The point of navigators and certified application counselors for the new health insurance marketplace that will open Oct. 1 is generally to provide in-person assistance.
But as for themselves, the navigators and CACs are being trained online. According to the Centers for Medicare & Medicaid Services, the required course is 20 hours for navigators and five hours for CACs, with passage of an exam required for both.
However, CMS noted, the training is not intended to be a one-time-only process. Going forward, there are supposed to be regular refresher opportunities to share updates, receive information and address issues.
"As open enrollment proceeds, and we learn more about consumers' needs, we will respond by providing additional guidance," CMS said.
Family First Health, a federally qualified health center serving York and Adams counties, will have both types of assisters. Jenni Black, FFH's chief administrative officer, said there will be three navigators and five to nine CACs.
"Both can assist patients in enrolling," Black said. The difference between them — beyond the training times — is essentially that navigators will be required to participate in outreach, while CACs will not, she said.
FFH isn't new to the process of helping people enroll in medical coverage. With more than 20 percent of its patient population uninsured, it has had an eligibility department that worked to get people into Medicaid and Children's Health Insurance Program. FFH is renaming the department Health Insurance Navigation and Enrollment.
Although staff members are already familiar with eligibility systems and insurance terminology, Black said they were expecting the federal curriculum to be helpful.
"We printed out just the five-hour training course manual," Black said. "It's about 2 inches thick. It's really important information; it covers things like the difference between a PPO, HMO, fee for service."
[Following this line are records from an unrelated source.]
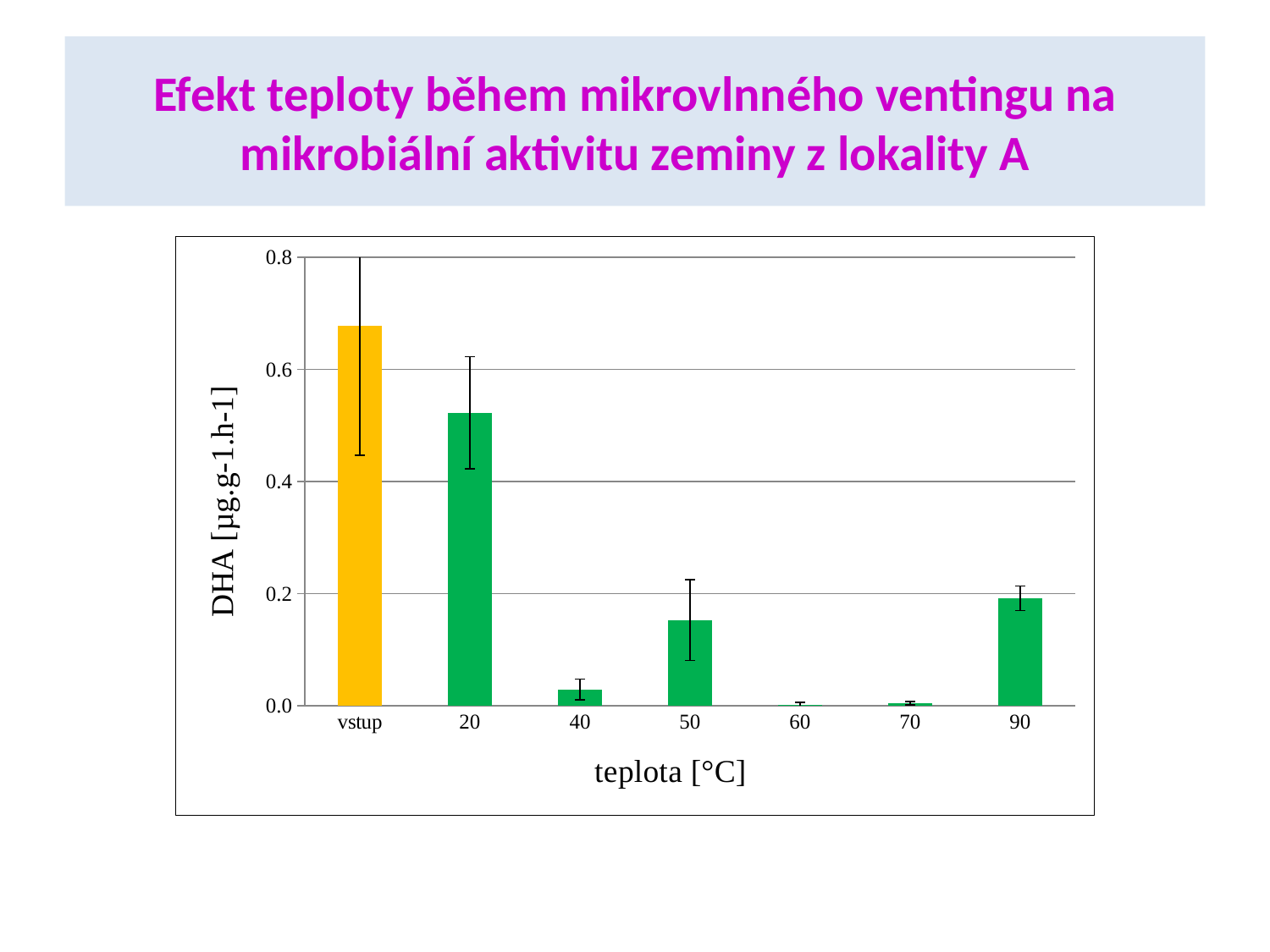
What kind of chart is shown on the slide? bar chart Is the DHA value for 20 °C greater or less than 0.6? less Do the DHA values rise or fall from 20 °C to 60 °C? fall Which category has the highest DHA value? vstup How many categories are shown on the x axis of the chart? 7 Which has a higher DHA value, 20 °C or 90 °C? 20 °C Is the DHA value for vstup greater or less than 0.6? greater Is the DHA value for 20 °C greater or less than 0.4? greater What is the label of the x axis of the chart? teplota [°C] Which has a higher DHA value, vstup or 20 °C? vstup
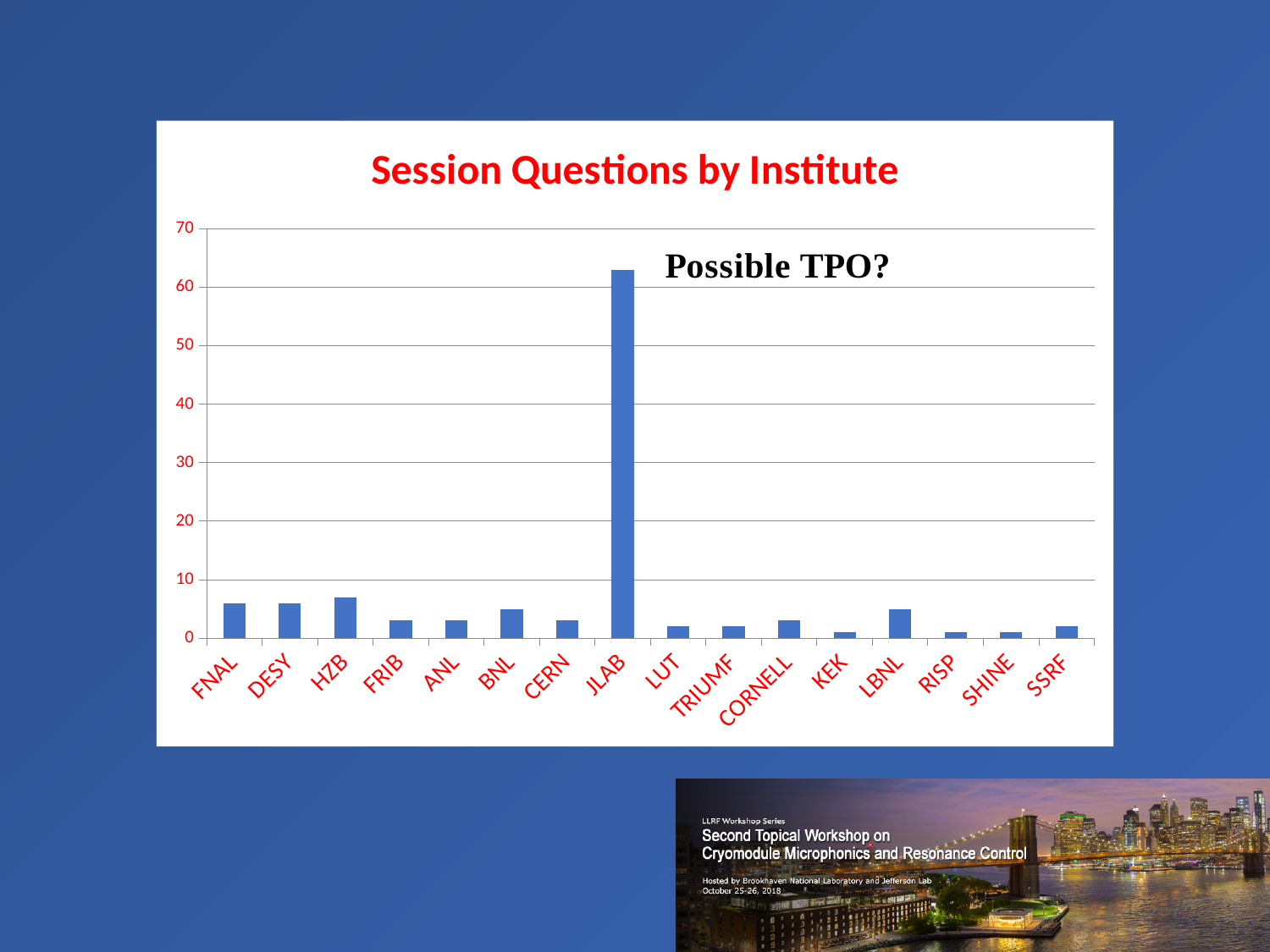
Is the value for JLAB greater or less than 60? greater What is the title of the chart? Session Questions by Institute What text annotation is placed next to the tallest bar in the chart? Possible TPO? Which has the larger value, HZB or KEK? HZB Is the value for HZB greater or less than 10? less How many institutes are shown on the x axis of the chart? 16 What kind of chart is shown on the slide? bar chart Which has the larger value, LBNL or LUT? LBNL Is the value for JLAB greater or less than 70? less Which has the larger value, JLAB or FNAL? JLAB Which institute has the highest number of session questions? JLAB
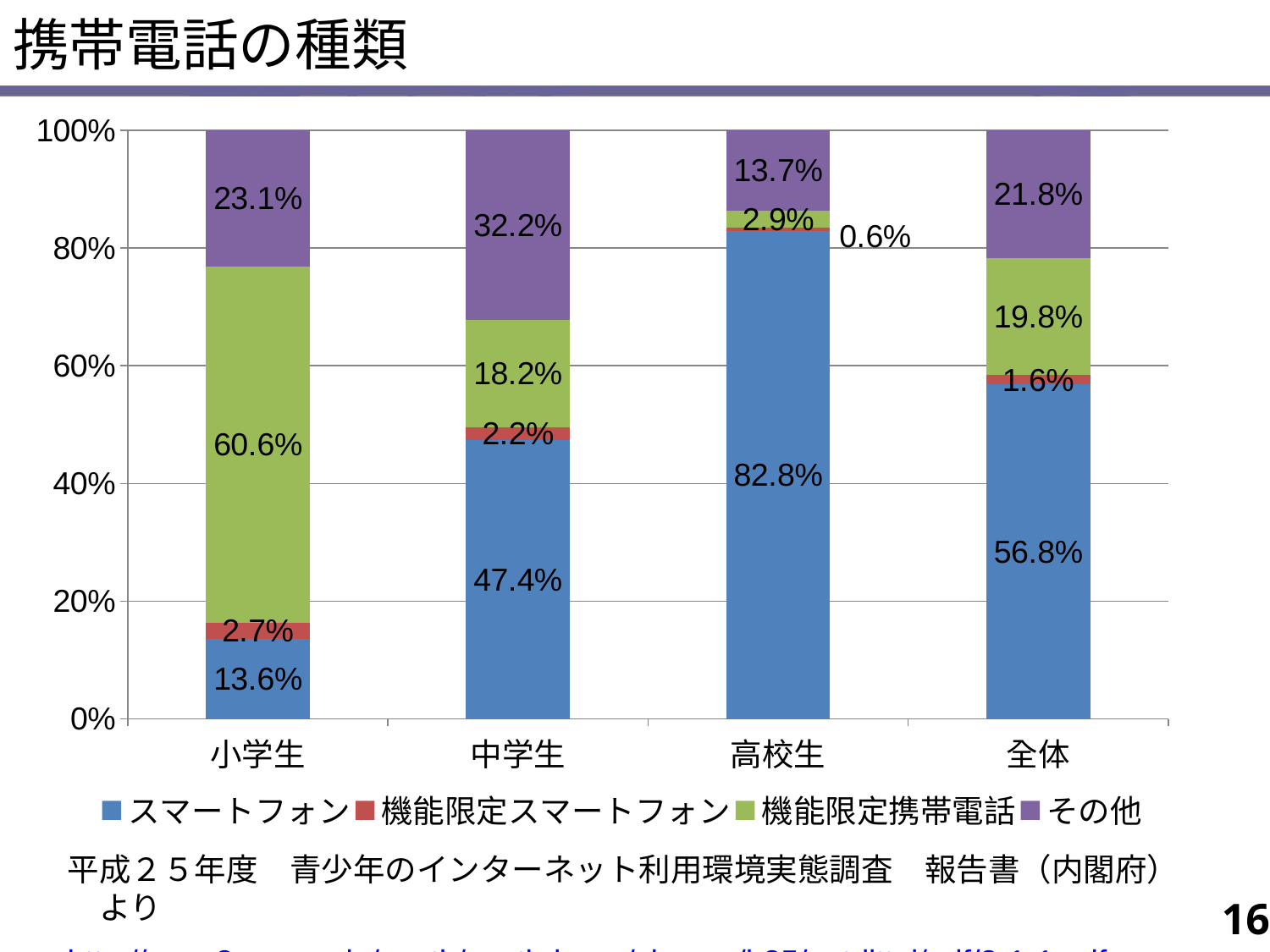
What kind of chart is shown on the slide? Stacked bar chart What is the その他 value for 中学生? 32.2% Does the スマートフォン share rise or fall from 小学生 to 高校生? Rise Which category has the highest スマートフォン share? 高校生 What is the 機能限定携帯電話 value for 小学生? 60.6% How many categories are shown on the x axis? 4 How many series does the legend list? 4 What is the スマートフォン value for 高校生? 82.8% Which category has the lowest スマートフォン share? 小学生 What is the 機能限定スマートフォン value for 全体? 1.6% Which is larger, the その他 value for 小学生 or for 全体? 小学生 What is the difference between the スマートフォン values for 高校生 and 中学生? 35.4%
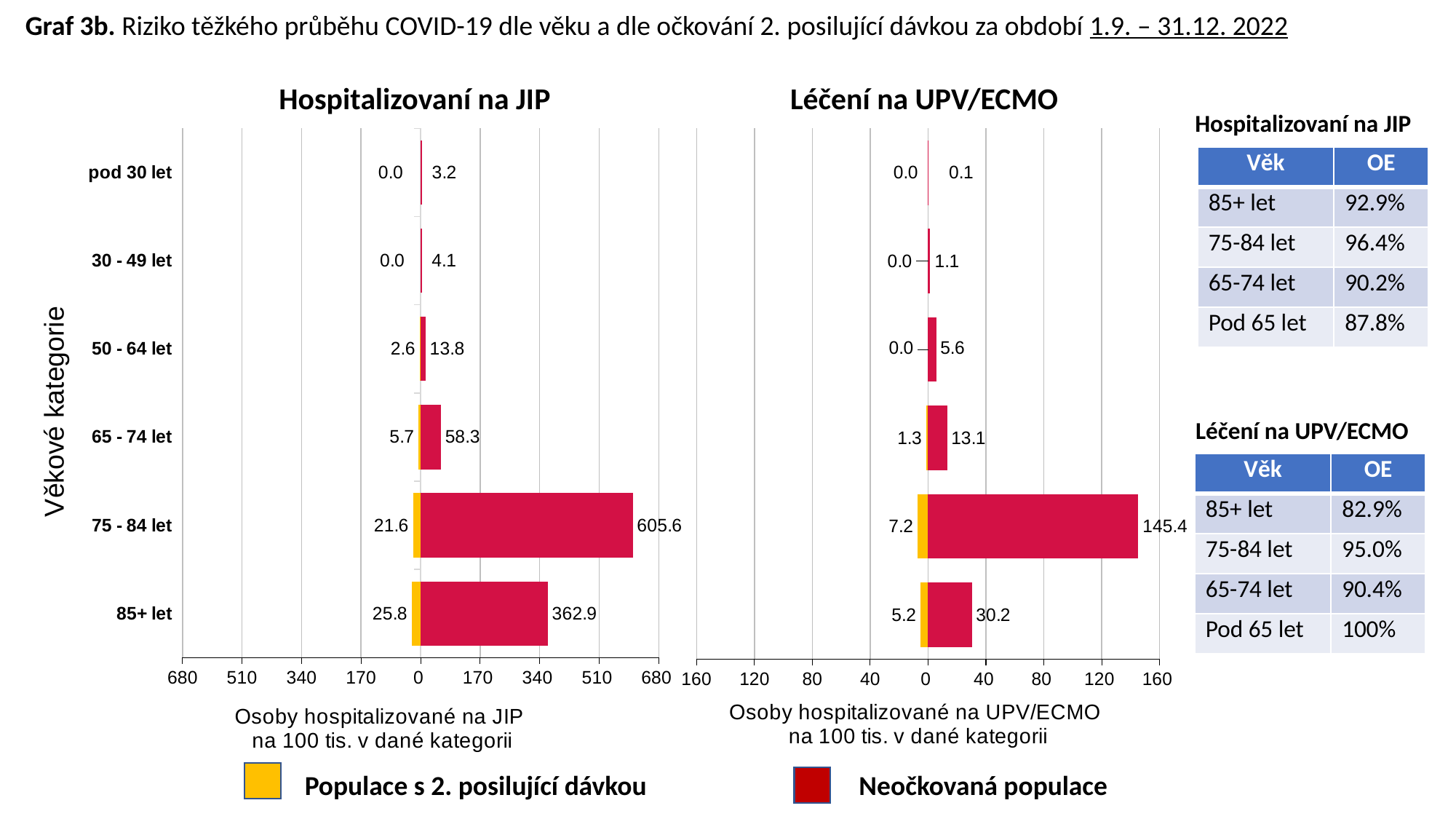
In the chart 'Léčení na UPV/ECMO', which is larger for the unvaccinated population: the value for 85+ let or the value for 65 - 74 let? 85+ let In the chart 'Hospitalizovaní na JIP', what is the difference between the unvaccinated population values for 75 - 84 let and 85+ let? 242.7 In the chart 'Léčení na UPV/ECMO', which age category has the lowest value for the unvaccinated population? pod 30 let In the chart 'Léčení na UPV/ECMO', what is the value for the population with a 2nd booster dose in the 75 - 84 let category? 7.2 In the chart 'Hospitalizovaní na JIP', what is the value for the unvaccinated population (Neočkovaná populace) in the 75 - 84 let category? 605.6 In the chart 'Hospitalizovaní na JIP', is the unvaccinated population value for 85+ let greater or less than 340? greater In the chart 'Hospitalizovaní na JIP', what is the value for the population with a 2nd booster dose in the 85+ let category? 25.8 In the chart 'Hospitalizovaní na JIP', which age category has the highest value for the unvaccinated population? 75 - 84 let How many age categories are shown in the chart 'Léčení na UPV/ECMO'? 6 How many series does the legend list for the charts on the slide? 2 In the chart 'Léčení na UPV/ECMO', what is the value for the unvaccinated population in the 65 - 74 let category? 13.1 What kind of chart is 'Hospitalizovaní na JIP'? Bar chart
But, Black said, for Pennsylvania the training doesn't include something that the FFH staff thinks would be most helpful: a matrix of the plans that fall into each of the metal tiers that will be used the classify the systems, what those plans include and what the relevant prices are. That's because Pennsylvania's plan will be federally facilitated, and the feds are not releasing rates prior to the opening of the marketplaces.
So, Black said, they will be getting up to speed on that information as fast as possible once it is available.
The Pennsylvania Association of Community Health Centers also will be heavily involved with marketplace outreach and enrollment efforts.
"We're serving in essentially a lead navigator role," said Cheri Rinehart, PACHC president and CEO. To help coordinate the activity, it is developing an online database to track information such as how people found out about the marketplace, how they were referred to assisters and what barriers they encountered to completing enrollment.
Mike Williams, statewide director of outreach and enrollment for PACHC, noted there also will be monthly networking calls to help answer questions for the assisters, implement the best strategies and help everyone learn from each other.
Asked if there's enough time before the marketplaces open to do all the training PACHC would like to, Williams said no. But, he added, it's important to recognize that Oct. 1 is not a deadline; the marketplaces open that day, but coverage doesn't start until Jan. 1, 2014, and the enrollment period will last for six full months, through the end of March 2014.
What will help the campaign most, Rinehart said, is getting people to sign up for marketplace email updates at healthcare.gov.
"There are a lot of tools on there," she said, and the more people avail themselves of the online assistance, the better.